Respiró con cuidado y carraspeó.

—Yo llevo sin verlo desde que era niño, pero su madre dice que es buen tipo. Él y su mujer tienen que llegar dentro de dos semanas, y, como he dicho, solamente viene para ayudar una temporada. Ya sé que no es de por aquí, pero intentad hacer que se sienta cómodo de todas maneras. —Sykes se tambaleó un poco y se agarró al púlpito para no caerse.

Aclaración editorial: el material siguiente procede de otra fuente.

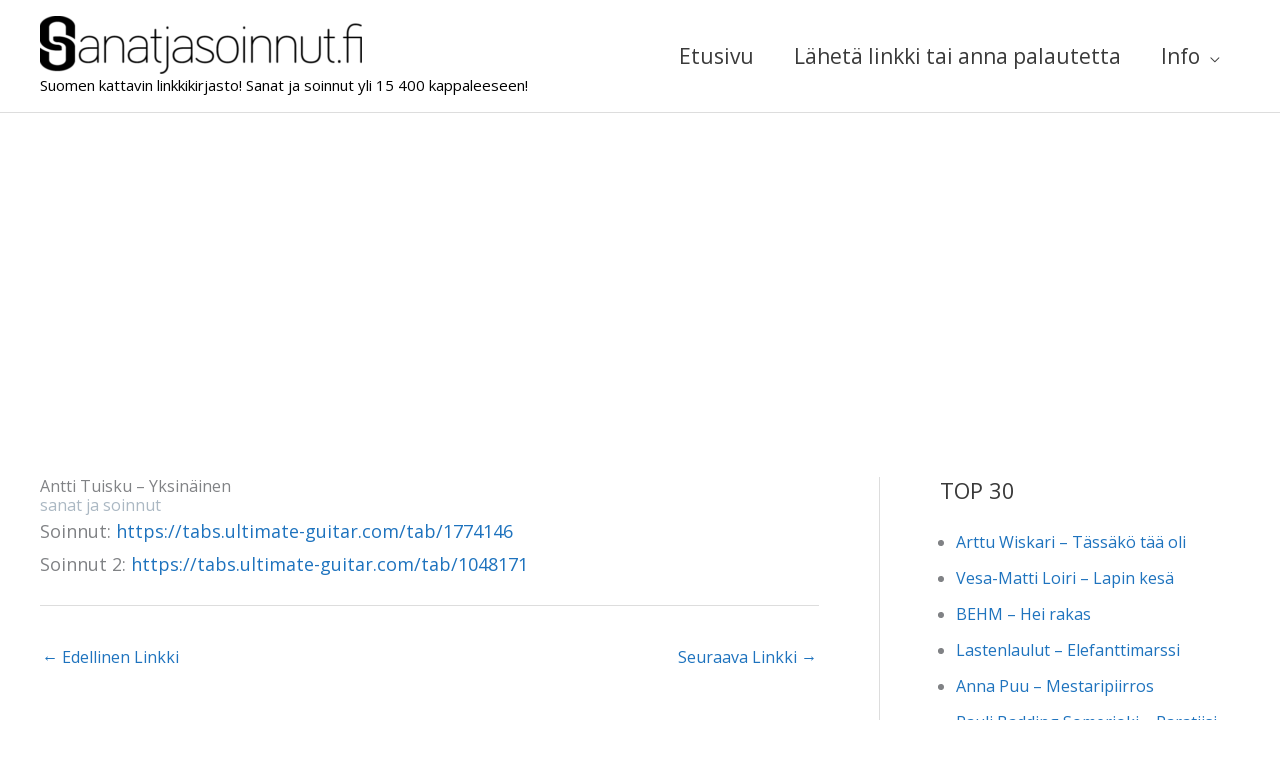

--- FILE ---
content_type: text/html; charset=UTF-8
request_url: https://sanatjasoinnut.fi/wp-admin/admin-ajax.php
body_size: 210
content:
2116031.e4771c10c29268a26236fde7473df381

--- FILE ---
content_type: text/html; charset=utf-8
request_url: https://www.google.com/recaptcha/api2/aframe
body_size: 267
content:
<!DOCTYPE HTML><html><head><meta http-equiv="content-type" content="text/html; charset=UTF-8"></head><body><script nonce="x0inIw7A_j_oNCuLZrPbvA">/** Anti-fraud and anti-abuse applications only. See google.com/recaptcha */ try{var clients={'sodar':'https://pagead2.googlesyndication.com/pagead/sodar?'};window.addEventListener("message",function(a){try{if(a.source===window.parent){var b=JSON.parse(a.data);var c=clients[b['id']];if(c){var d=document.createElement('img');d.src=c+b['params']+'&rc='+(localStorage.getItem("rc::a")?sessionStorage.getItem("rc::b"):"");window.document.body.appendChild(d);sessionStorage.setItem("rc::e",parseInt(sessionStorage.getItem("rc::e")||0)+1);localStorage.setItem("rc::h",'1769269446230');}}}catch(b){}});window.parent.postMessage("_grecaptcha_ready", "*");}catch(b){}</script></body></html>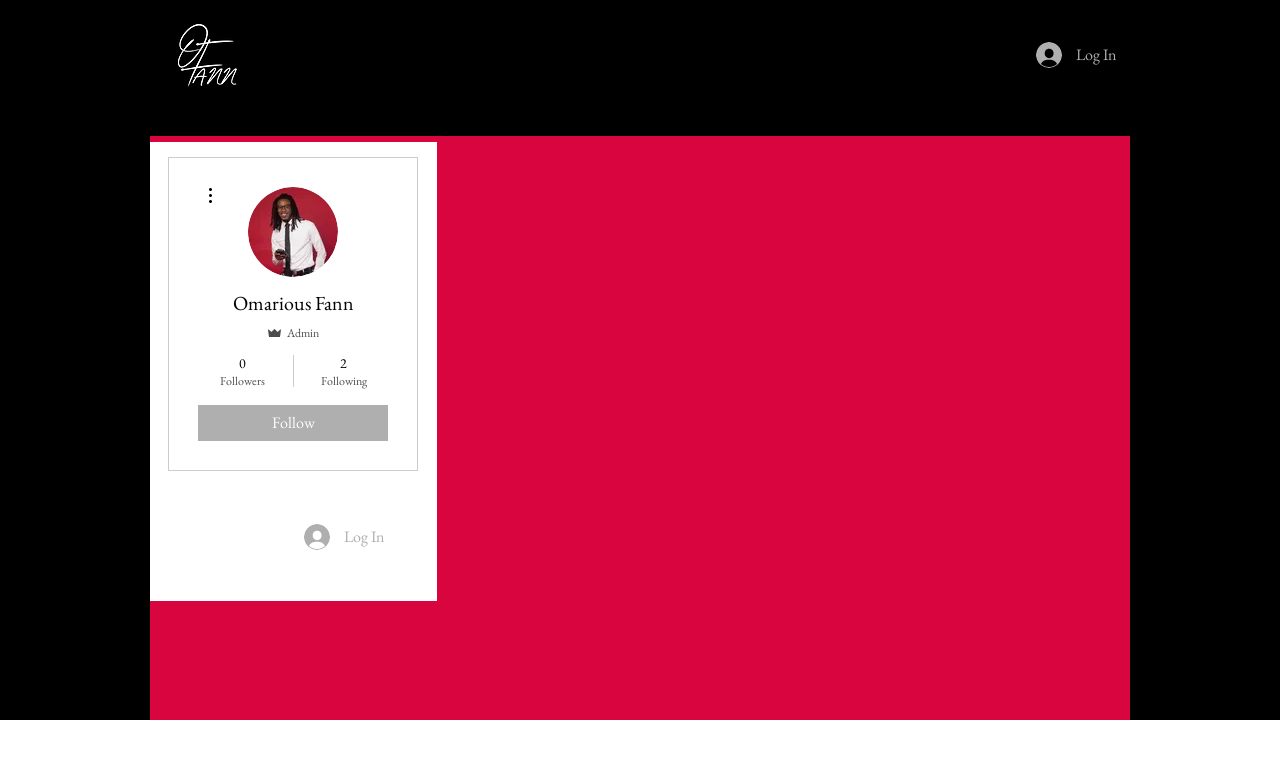

--- FILE ---
content_type: text/html; charset=utf-8
request_url: https://www.google.com/recaptcha/api2/aframe
body_size: 259
content:
<!DOCTYPE HTML><html><head><meta http-equiv="content-type" content="text/html; charset=UTF-8"></head><body><script nonce="3HgGmap_VWkOTT05-66WHg">/** Anti-fraud and anti-abuse applications only. See google.com/recaptcha */ try{var clients={'sodar':'https://pagead2.googlesyndication.com/pagead/sodar?'};window.addEventListener("message",function(a){try{if(a.source===window.parent){var b=JSON.parse(a.data);var c=clients[b['id']];if(c){var d=document.createElement('img');d.src=c+b['params']+'&rc='+(localStorage.getItem("rc::a")?sessionStorage.getItem("rc::b"):"");window.document.body.appendChild(d);sessionStorage.setItem("rc::e",parseInt(sessionStorage.getItem("rc::e")||0)+1);localStorage.setItem("rc::h",'1768955283236');}}}catch(b){}});window.parent.postMessage("_grecaptcha_ready", "*");}catch(b){}</script></body></html>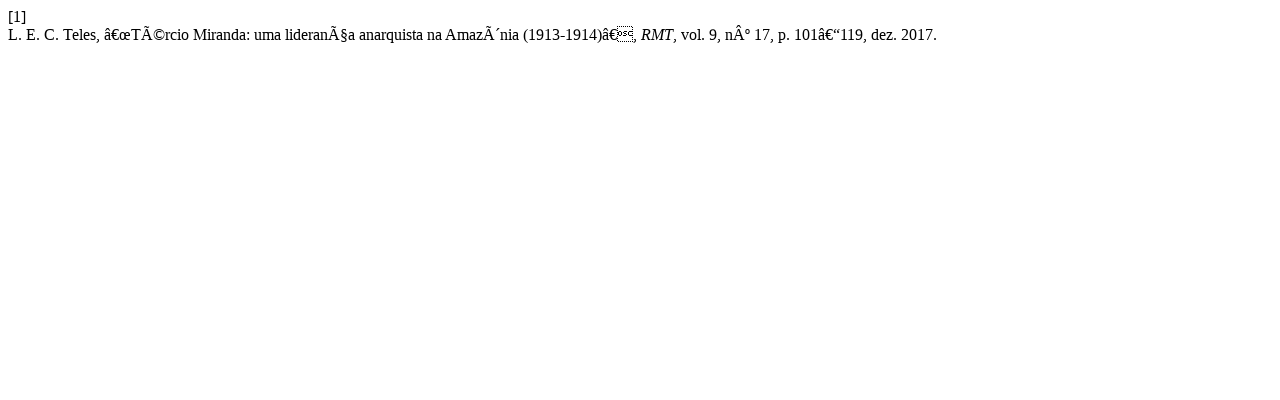

--- FILE ---
content_type: text/html; charset=ISO-8859-1
request_url: https://periodicos.ufsc.br/index.php/mundosdotrabalho/citationstylelanguage/get/ieee?submissionId=39314&publicationId=32853
body_size: 233
content:
<div class="csl-bib-body">
  <div class="csl-entry"><div class="csl-left-margin">[1]</div><div class="csl-right-inline">L. E. C. Teles, â€œTÃ©rcio Miranda: uma lideranÃ§a anarquista na AmazÃ´nia (1913-1914)â€, <i>RMT</i>, vol. 9, nÂº 17, p. 101â€“119, dez. 2017.</div></div>
</div>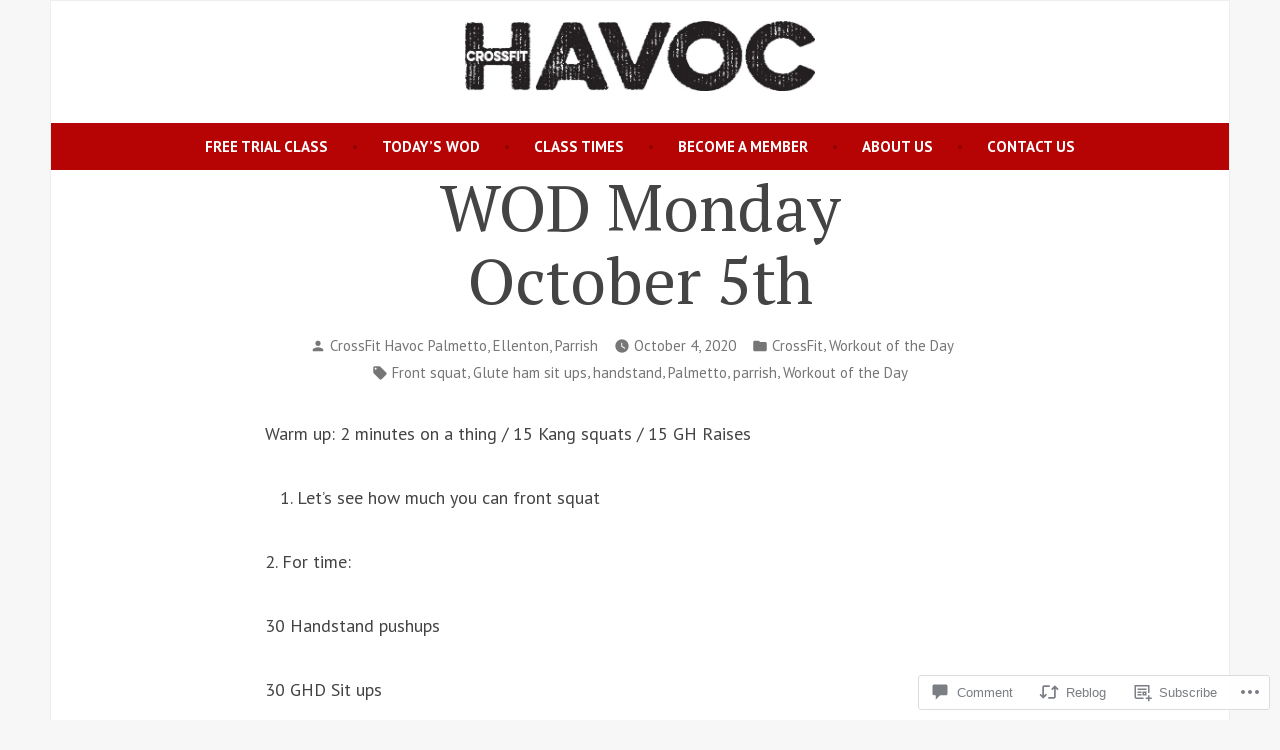

--- FILE ---
content_type: text/css;charset=utf-8
request_url: https://s0.wp.com/?custom-css=1&csblog=rljL&cscache=6&csrev=117
body_size: 455
content:
#jp-post-flair{display:none}a{color:#B60302}a:hover{color:#B60302}.wp-block-list li{margin-bottom:10px !important}.site-info{display:none}:not(.home) .entry-content{margin-top:0}.site-main{padding-top:0}.home .site-main{padding-top:48px}#page{border:1px solid #eee}body{background-color:#f7f7f7}.site-logo img{width:350px !important}.site-title{display:none !important}.site-description{display:none !important}#masthead .site-branding{padding-top:20px;padding-bottom:0}#site-navigation,.fse-template-part .main-navigation{background-color:#b60303}#site-navigation.main-navigation ul.main-menu>li:after,.fse-template-part .main-navigation ul.main-menu>li:after{color:#910000}.main-navigation #toggle:focus+#toggle-menu,#toggle-menu{background:#b60303}#site-navigation.main-navigation ul>li:hover>a,.fse-template-part .main-navigation ul>li:hover>a,#site-navigation.main-navigation ul>li.focus>a,.fse-template-part .main-navigation ul>li.focus>a,#site-navigation.main-navigation ul>li.current-menu-item>a,.fse-template-part .main-navigation ul>li.current-menu-item>a{background-color:#910000}.main-navigation #toggle:focus+#toggle-menu:active,.main-navigation #toggle:focus+#toggle-menu:focus,.main-navigation #toggle:focus+#toggle-menu:hover,#toggle-menu:active,#toggle-menu:focus,#toggle-menu:hover{background-color:#910000}@media screen and (min-width: 725px){h1{font-size:65px !important}h2{font-size:50px !important}.cards-heading{font-size:42px !important}p{font-size:18px !important}}.page-template-default #page .entry-header,#page .page-header,#page .entry-footer,#page .a8c-posts-list{display:none}.no-bottom-margin .wp-block-columns .wp-block-column>*,.no-bottom-margin .wp-block-column>*{margin:0!important}.no-bottom-margin .wp-block-column img{float:left;margin-right:15px;width:60px}.left-align-hr hr{margin-left:0;margin-right:auto;width:200px;height:3px !important;margin-top:12px !important}.left-align-hr h3{margin-bottom:10px !important}.cards-heading{line-height:1}@media screen and (max-width: 425px){h1{font-size:42px !important}h2{font-size:35px !important}.cards-heading{font-size:42px !important}p{font-size:18px !important}.site-logo img{width:250px !important}}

Sacó el paquete vacío de Five Brothers y lo sostuvo en alto—. Por si acaso alguno de vosotros necesita esto, voy a dárselo a él. —En aquel momento le vino un ataque de tos que lo dobló por la cintura, pero esta vez pudo taparse la boca con el pañuelo para esconder la sangre. Cuando recobró el aliento, se levantó y miró a su alrededor, con la cara ruborizada y sudorosa por la tensión. Le daba demasiada vergüenza contarles que se estaba muriendo. El pulmón negro contra el que llevaba años peleando por fin le había ganado la partida. En cuestión de semanas o meses, según el médico, iba a reunirse con su Creador. Si tenía que ser sincero, Sykes no podía decir que tuviera muchas ganas, pero sabía que había tenido una vida mejor que la mayoría. Al fin y al cabo, ¿acaso no había vivido cuarenta y dos años más que aquellos pobres desgraciados que se habían muerto en la mina que le había señalado su vocación? Sí, había sido un hombre con suerte. Se secó una lágrima del ojo y guardó el pañuelo ensangrentado en el bolsillo de los pantalones—. Bueno —dijo—. No hay necesidad de entreteneros más. Ya lo he dicho todo.